_Exercise goal_
The expected reply is all of the data, returned exactly.

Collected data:
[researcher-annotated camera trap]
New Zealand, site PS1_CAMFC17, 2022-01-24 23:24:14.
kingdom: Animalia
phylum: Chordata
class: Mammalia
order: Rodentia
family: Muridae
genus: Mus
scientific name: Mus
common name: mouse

_Written response_
[researcher-annotated camera trap]
New Zealand, site PS1_CAMFC17, 2022-01-24 23:24:14.
kingdom: Animalia
phylum: Chordata
class: Mammalia
order: Rodentia
family: Muridae
genus: Mus
scientific name: Mus
common name: mouse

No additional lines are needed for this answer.